Your provider may recommend that you have ultrasounds to check your baby’s health. An ultrasound is a prenatal test that uses sound waves and a computer screen to show a picture of your baby inside the womb. If an ultrasound shows that your baby is having problems, your provider may recommend amniocentesis (also called amnio) to confirm the infection. Amniocentesis is a prenatal test that takes amniotic fluid from around your baby in the uterus (also called womb). The fluid is tested to see if your baby has certain health conditions.
If an ultrasound shows that your baby has hydrops fetalis, your provider may use a procedure called cordocentesis to find out how severe your baby’s anemia is. For this test, your provider inserts a thin needle into an umbilical cord vein to take a small sample of your baby’s blood.
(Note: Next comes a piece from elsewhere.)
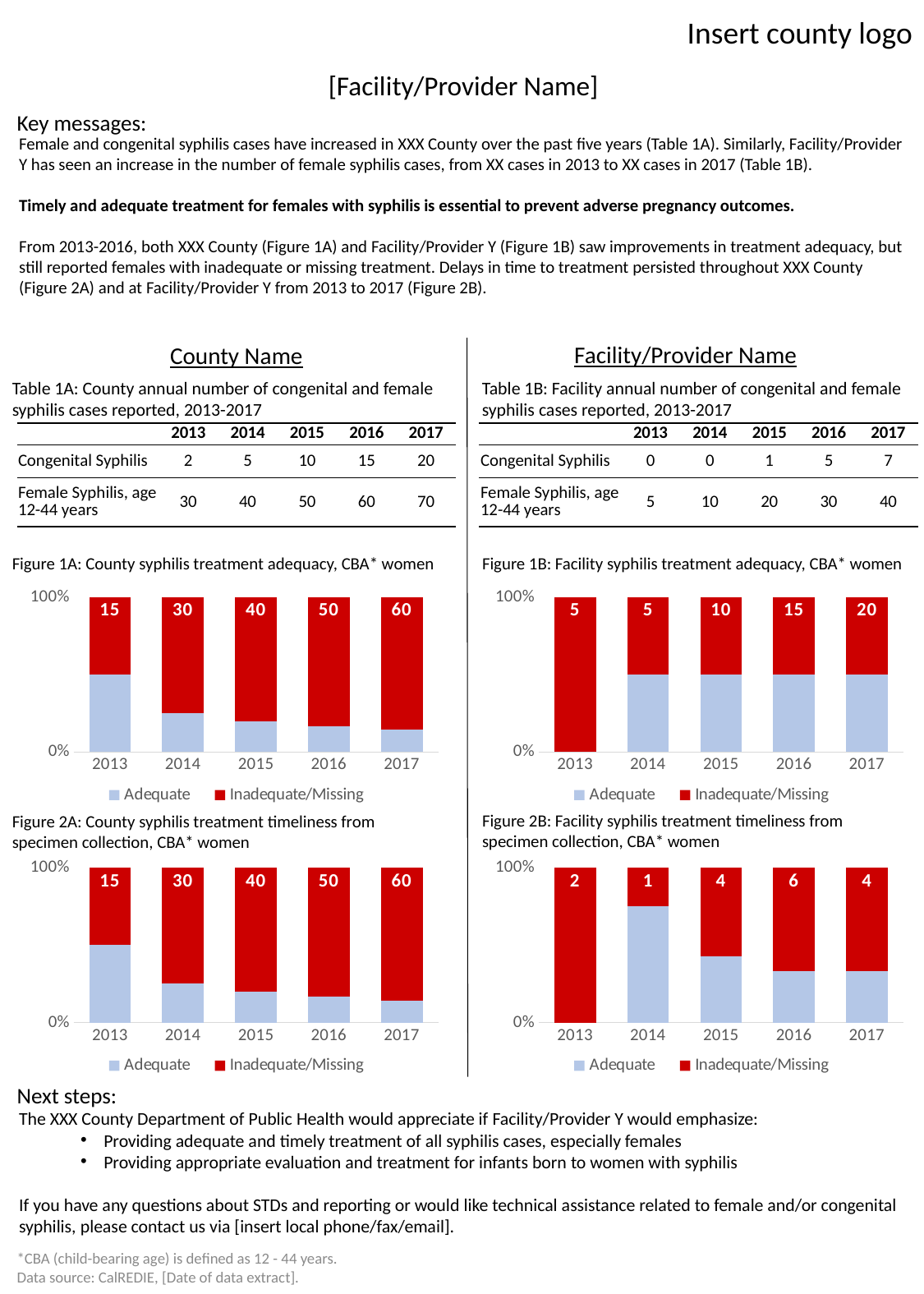
In Figure 2B (Facility syphilis treatment timeliness), which year has the lowest Inadequate/Missing data label? 2014 In Figure 1B (Facility syphilis treatment adequacy), what is the difference between the Inadequate/Missing data labels for 2017 and 2013? 15 How many years are shown on the x axis of Figure 1A (County syphilis treatment adequacy)? 5 In Figure 2A (County syphilis treatment timeliness), which year has the larger Inadequate/Missing data label, 2013 or 2014? 2014 In Figure 1B (Facility syphilis treatment adequacy), what is the data label on the Inadequate/Missing segment for 2015? 10 In Figure 2B (Facility syphilis treatment timeliness), which year has the highest Inadequate/Missing data label? 2016 What kind of chart is Figure 1B (Facility syphilis treatment adequacy)? Stacked bar chart In Figure 1A (County syphilis treatment adequacy), do the Inadequate/Missing data labels rise or fall from 2013 to 2017? Rise In Figure 2B (Facility syphilis treatment timeliness), what is the data label on the Inadequate/Missing segment for 2013? 2 In Figure 1A (County syphilis treatment adequacy), what is the data label on the Inadequate/Missing segment for 2017? 60 What are the two legend entries in Figure 2A (County syphilis treatment timeliness)? Adequate and Inadequate/Missing How many series does the legend of Figure 2B (Facility syphilis treatment timeliness) list? 2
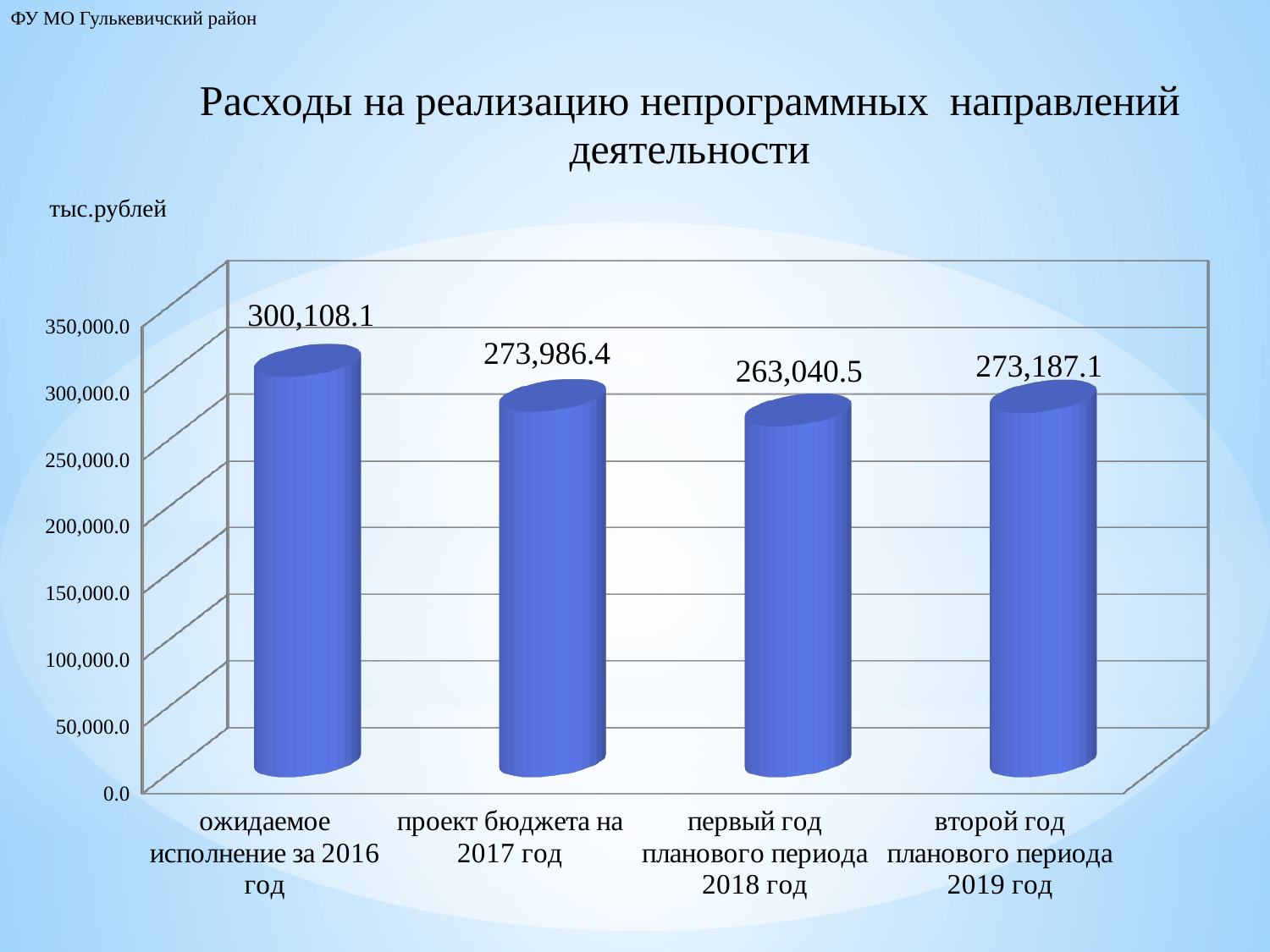
What is the value for 'проект бюджета на 2017 год'? 273,986.4 Which category has the highest value? ожидаемое исполнение за 2016 год What is the value for 'первый год планового периода 2018 год'? 263,040.5 What kind of chart is shown on the slide? bar chart Is the value for 'первый год планового периода 2018 год' greater or less than 300,000.0? less What is the value for 'ожидаемое исполнение за 2016 год'? 300,108.1 Which category has the lowest value? первый год планового периода 2018 год What is the value for 'второй год планового периода 2019 год'? 273,187.1 How many categories are shown on the chart? 4 What is the difference between the value for 2016 (ожидаемое исполнение) and the value for 2017 (проект бюджета)? 26,121.7 Which is larger: the value for 2017 (проект бюджета) or the value for 2018 (первый год планового периода)? проект бюджета на 2017 год What is the difference between the value for 2019 (второй год планового периода) and the value for 2018 (первый год планового периода)? 10,146.6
If your baby has severe anemia, your provider may be able to treat it by giving her a blood transfusion (new blood) through the umbilical cord. In most cases, the anemia isn’t severe.
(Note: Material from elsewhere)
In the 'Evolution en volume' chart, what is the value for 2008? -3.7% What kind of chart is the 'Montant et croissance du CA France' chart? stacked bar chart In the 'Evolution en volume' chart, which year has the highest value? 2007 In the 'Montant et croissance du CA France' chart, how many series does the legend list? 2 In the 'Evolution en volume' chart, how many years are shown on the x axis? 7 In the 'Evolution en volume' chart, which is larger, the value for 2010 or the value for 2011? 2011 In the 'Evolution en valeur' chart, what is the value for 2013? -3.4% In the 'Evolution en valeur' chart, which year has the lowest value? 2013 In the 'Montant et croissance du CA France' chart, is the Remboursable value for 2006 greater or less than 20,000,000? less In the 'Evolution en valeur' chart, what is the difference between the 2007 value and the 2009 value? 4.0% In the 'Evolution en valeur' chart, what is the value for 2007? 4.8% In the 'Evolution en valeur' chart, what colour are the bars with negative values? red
If your baby has hydrops fetalis during the third trimester, you may need to have your labor induced to give birth early for your baby’s health. Inducing labor (also called labor induction) is when your health care provider gives you medicines or uses other methods to start your labor.
How can you protect yourself from fifth disease during pregnancy?
To protect yourself from fifth disease:
- Wash your hands often with soap and water, especially after being around children.
- Carefully throw away tissues used by children and wash your hands right away.
- Don’t share food and drinks with other people.
- Avoid close contact with people who are sick.